Augusta Holmès et la femme compositeur/11

Librairie Fischbacher (p. 45-47).


XI

La fin


Augusta Holmès ne devait pas se relever du triste sort fait à son opéra, dont la mauvaise fortune sembla s’étendre à tout ce qui portait la même signature ; c’est à dater de ce moment que la vogue d’Holmès déclina.

Déjà frappée durement par des chagrins intimes, la pauvre musicienne avait attendu de son art une revanche sur les cruautés de la vie et sur les trahisons humaines ; mais l’art, dont elle s’était faite si ardemment la prêtresse, la dédaignait ; le succès dont elle avait connu l’enivrement, tournait en indifférence. Et ces revers survenaient alors qu’aux années remplies de sève généreuse, succédait l’infertile automne, si douloureux pour une femme que la nature avait faite séduisante, que l’ambition et la gloire avaient soulevée et qui, sentant le piédestal se dérober, comprenait en même temps le déclin de son énergie et l’impossibilité de ressaisir ce qu’une artiste considère plus que la vie : sa réputation, ses succès. Coup sur coup, elle perdit tout ce qu’elle avait possédé : l’invincible ardeur, les victoires artistiques, la jeunesse, l’amour, la fortune. En dernier travail, elle eut à demander ses moyens d’existence au professorat, si pénible lorsque, inaccoutumé, il s’impose comme unique palliatif à l’adversité.

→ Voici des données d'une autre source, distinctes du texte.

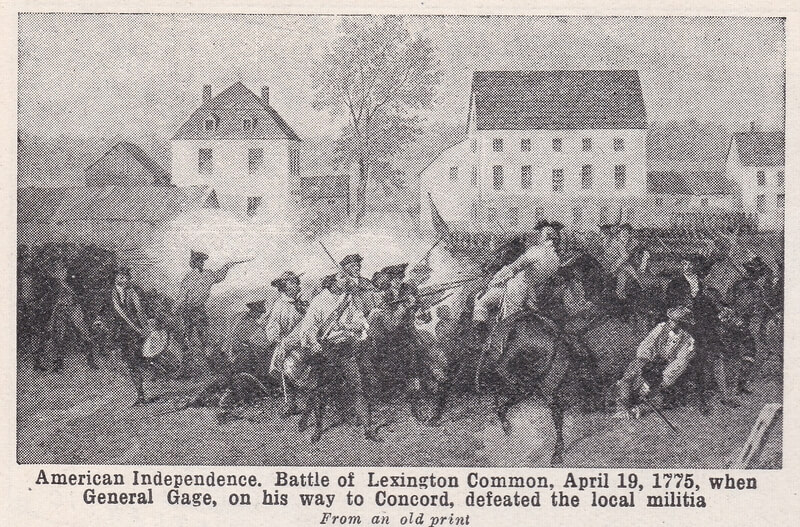 battle of lexinton and concord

Dans la composition, Augusta Holmès ne semble pas avoir tenté de nouveaux efforts ; aucune œuvre importante ne surgit dans la période de huit années qui suivit l’échec de sa Montagne Noire et précéda sa mort. La femme même s’abandonna. En deux ou trois ans, constate un de ses familiers, on la vit vieillir de quinze années, au point de devenir méconnaissable ! Son caractère également se métamorphosa et perdit sa vaillance, sa gaieté, son exubérance cordiale.

Elle crut ou voulut croire à l’injustice du public et de la critique ; peut-être douta-t-elle de son talent ! Elle dut sentir qu’elle était vaincue, blessée à mort, et bientôt sombra dans le définitif repos. Elle avait cinquante-six ans quand, à la fin de janvier 1903, elle mourut. La presse enregistra sa perte en manifestant de vifs regrets et une réelle estime pour l’artiste qui disparaissait ; quelques revues reproduisirent son portrait, quelques anecdotes à son sujet se faufilèrent dans les échos, puis le silence, l’oubli recouvrirent son œuvre plus lourdement que la pierre tombale n’ensevelissait son corps.

En prévision de sa fin, Holmès avait fait un testament par lequel elle demandait à reposer à Versailles (où elle passa son enfance et qu’elle avait toujours beaucoup aimée) et léguait à la bibliothèque, sa musique et ses livres exempts de dédicaces. L’autre partie était destinée à la bibliothèque du Conservatoire.

Ces dons faillirent ne pas être acceptés, la minime succession pécuniaire laissant les légataires perplexes sur la possibilité d’acquitter les droits de l’État ; mais il se produisit un fait assez bizarre : un Anglais, qui mourut un peu après Holmès, lui laissait vingt mille francs par un testament qui mentionnait que, dans le cas du décès de Mme Holmès précédant le sien, la somme reviendrait au nom de la musicienne et ferait partie de sa succession ; cet héritage posthume permit l’exécution des dernières volontés de la pauvre grande artiste.